One of the central mysteries of living systems is how they can perform complex functions on large scales despite being intrinsically disordered on microscopic scales. This interplay is a two-way street: individual cells develop and maintain the form of the collective, and collective properties in turn feed back onto the behavior of individual cells. To better understand how mechanical information can flow between local and global scales in this manner, I work closely with experimentalists and theorists to develop simple models of complex biological architectures.



Mechanosensing in disordered fiber networks

    Certain types of eukaryotic cells, including human cells, can actively probe and respond to the stiffness of their surroundings. What can a cell learn about its tissue scaffolding by pulling on nearby fibers?

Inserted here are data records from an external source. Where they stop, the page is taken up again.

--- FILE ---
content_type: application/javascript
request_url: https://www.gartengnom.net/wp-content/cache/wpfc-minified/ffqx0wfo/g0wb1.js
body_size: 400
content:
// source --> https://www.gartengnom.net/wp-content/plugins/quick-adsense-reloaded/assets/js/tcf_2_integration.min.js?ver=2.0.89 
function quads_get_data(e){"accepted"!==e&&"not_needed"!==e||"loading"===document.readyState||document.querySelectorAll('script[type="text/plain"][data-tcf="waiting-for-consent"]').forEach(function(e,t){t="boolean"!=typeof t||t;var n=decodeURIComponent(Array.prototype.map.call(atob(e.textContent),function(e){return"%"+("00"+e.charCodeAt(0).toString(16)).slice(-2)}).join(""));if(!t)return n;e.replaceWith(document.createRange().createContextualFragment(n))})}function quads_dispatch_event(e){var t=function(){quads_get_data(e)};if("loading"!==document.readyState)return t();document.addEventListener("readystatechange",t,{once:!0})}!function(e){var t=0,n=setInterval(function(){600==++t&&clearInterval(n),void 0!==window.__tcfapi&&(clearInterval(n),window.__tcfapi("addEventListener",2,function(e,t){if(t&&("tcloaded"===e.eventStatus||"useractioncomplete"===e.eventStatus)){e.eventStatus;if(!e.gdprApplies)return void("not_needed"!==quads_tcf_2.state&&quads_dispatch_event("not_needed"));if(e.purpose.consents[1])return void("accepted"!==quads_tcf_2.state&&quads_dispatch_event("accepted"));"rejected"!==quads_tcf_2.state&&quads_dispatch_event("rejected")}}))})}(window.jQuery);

    I modeled the tissue matrix as an elastic network that deforms in response to external forces. This mechanical model helped identify "intelligent" strategies that cells can use to discern tissue identity.




Architectural transitions in bacterial biofilms


    Biofilms are groups of bacteria that adhere to and grow on surfaces. Recent advances in imaging technology showed that within a colony, cells are not arranged randomly, but instead grow into spatially-patterned formations with striking geometrical order. How do simple bacteria self-organize into these complex structures?



    To understand how cell-scale interactions determine the form of the collective, I modeled bacteria as growing, sticky rods. I explored this model by developing an agent-based C++ simulation framework that I have made freely available at GitHub. My investigations helped me create theories that yielded quantitative insights into the structure, shape, and dimensionality of Vibrio cholerae biofilms.


Article in Nature Physics:


Physical limits to sensing material properties

    A fundamental way of learning about a material is by observing how it responds to stimuli. However, all materials respond heterogeneously at small scales, which limits what such probes can learn. How much information can be gleaned by probing a material?

    I discovered a bound on this information by studying a simple model of a sensor that probes a material in the continuum limit. My work reveals how one can construct devices capable of sensing near these bounds, e.g. for medical diagnostics.

Open access article in Nature Communications:



Genome maintenance during aging

    Repeated sequences in the genome play essential roles in the lives of cells, such as enabling the highly parallel production of ribosomes. These sequences are prone to being lost to recombination that occurs when the genome loops onto itself. How are repeated sequences maintained over many generations?


    To elucidate how repeated sequences are maintained in the genome, I am investigating stochastic models of the copy number that incorporate the effects of recombination and redistribution during replication. Using these models, I have identified several mechanisms that cells may exploit to reliably preserve their genomes.